#### Questions
1. Indiquez si chacun des énoncés (a), (b) et (c) concorde avec le texte de l'exercice, en répondant par oui ou non et en citant à l'identique les mots du texte qui tranchent. (a) M. Jacoby affirme que le citoyen n'est pas, à l'heure actuelle, le premier client de l'administration. (b) M. Jacoby rapporte que, selon les experts, l'administration tend d'abord à bâtir des systèmes en fonction de sa propre commodité. (c) M. Farrah renvoie à la page 5 du mémoire.
2. Renvoyez à l'identique le passage du texte de l'exercice qui s'ouvre sur les mots contenant "M. Farrah: M." et se clôt sur "client de l'administration?".

··· Texte de l'exercice ···

M. Farrah: M. le Président, à la page 3 de votre mémoire, vous dites: En réponse à la question de la commission: "Le citoyen reçoit-il les services de qualité auquel il a droit? Vous dites: "Nous préconisons avant tout que le citoyen soit véritablement le premier client de l'administration. " Qu'est-ce que vous sous-enten-dez par là? Est-ce que, à l'heure actuelle, le citoyen n'est pas le premier client de l'administration?

M. Jacoby: Oui, il est le premier client, mais il devrait véritablement l'être. C'est la distinction. Voici, je vais m'expliquer là-dessus. Vous savez, dans toute organisation et particulièrement dans l'administration publique, que ce soit provinciale, fédérale, municipale, et c'est vrai à l'échelle du monde, ce qu'on peut constater, c'est que l'administration publique, lorsqu'elle élabore, par exemple, des systèmes pour mettre en oeuvre des programmes gouvernemen-

taux qui ont été adoptés, votés par les parlementaires par des lois, on élabore des systèmes informatiques, on développe des procédés et méthodes, on fait un tas de choses pour la mise en oeuvre d'une loi ou d'un programme sauf que - et ça, ce n'est pas moi qui le dis, ce sont les experts en sociologie et en comportements des organisations - la tendance, c'est d'abord de bâtir des systèmes en fonction de sa propre commodité, de son propre confort. On oublie qu'ultimement c'est le client qui doit être la personne privilégiée. (10 h 45)

··· Données fournies ···

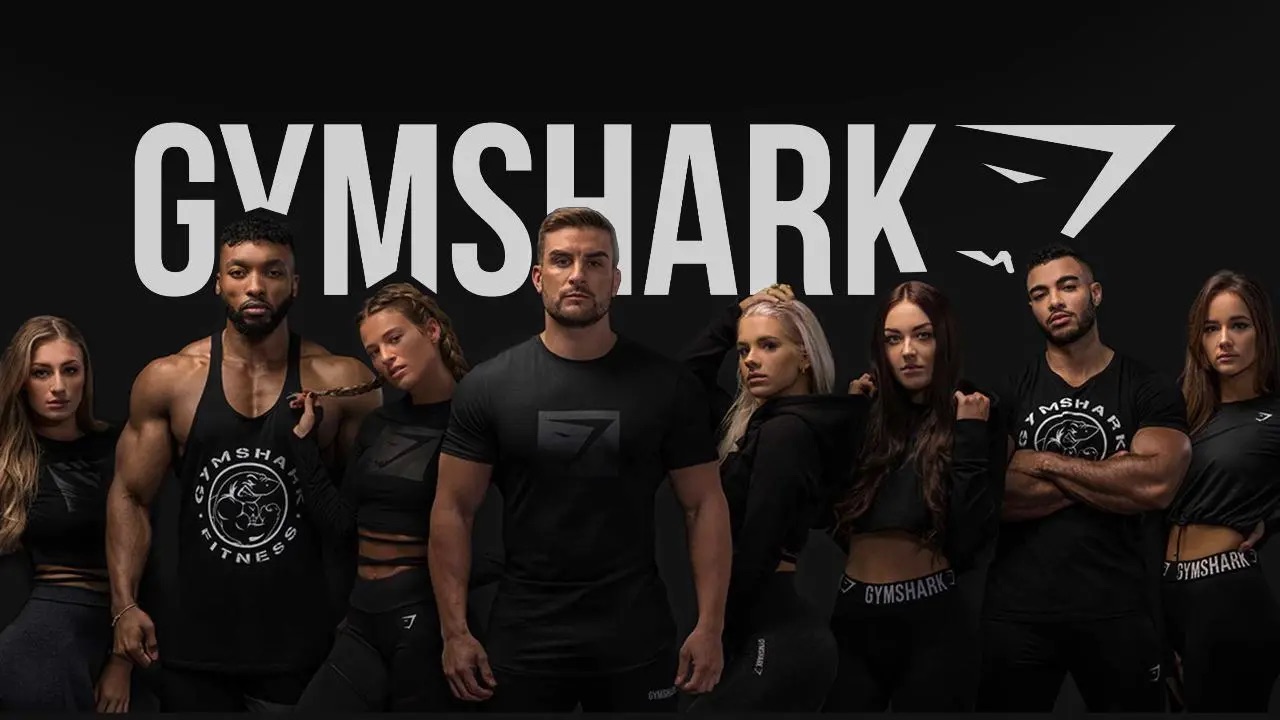 Gymshark influencers standing in a row under logo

···

#### Résultats par tâche
1.
(a) Non : « Oui, il est le premier client, mais il devrait véritablement l'être. »
(b) Oui : « la tendance, c'est d'abord de bâtir des systèmes en fonction de sa propre commodité, de son propre confort. »
(c) Non : « à la page 3 de votre mémoire »

2.
M. Farrah: M. le Président, à la page 3 de votre mémoire, vous dites: En réponse à la question de la commission: "Le citoyen reçoit-il les services de qualité auquel il a droit? Vous dites: "Nous préconisons avant tout que le citoyen soit véritablement le premier client de l'administration. " Qu'est-ce que vous sous-enten-dez par là? Est-ce que, à l'heure actuelle, le citoyen n'est pas le premier client de l'administration?